# start of Text excerpt
Time Complexity: O(n2)

Auxiliary Space: O(1)

As constant extra space is used.

Method 2 (Efficient : O(n)): This problem can be reduced to largest subarray sum problem. The idea is to consider every 0 as -1 and every 1 as 1, find the sum of largest subarray sum in this modified array. This sum is our required max_diff ( count of 0s – count of 1s in any subarray). Finally we return the max_diff plus count of zeros in original array.




// C++ program to maximize number of zeroes in a
// binary array by at most one flip operation
#include<bits/stdc++.h>
using namespace std;
 
// A Kadane's algorithm based solution to find maximum
// number of 0s by flipping a subarray.
int findMaxZeroCount(bool arr[], int n)
{
    // Initialize count of zeros and maximum difference
    // between count of 1s and 0s in a subarray
    int orig_zero_count = 0;
 
    // Initiale overall max diff for any subarray
    int max_diff = 0;
 
    // Initialize current diff
    int curr_max = 0;
 
    for (int i=0; i<n; i++)
# end of Text excerpt
[Problem]:
In the excerpt on maximizing zeros in a binary array, what problem does Method 2 reduce this problem to?
# start of Recorded information
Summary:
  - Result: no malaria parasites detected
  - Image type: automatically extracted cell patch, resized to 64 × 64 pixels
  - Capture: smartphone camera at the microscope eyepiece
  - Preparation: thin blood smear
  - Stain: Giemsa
# end of Recorded information
[Answer]:
The largest subarray sum problem.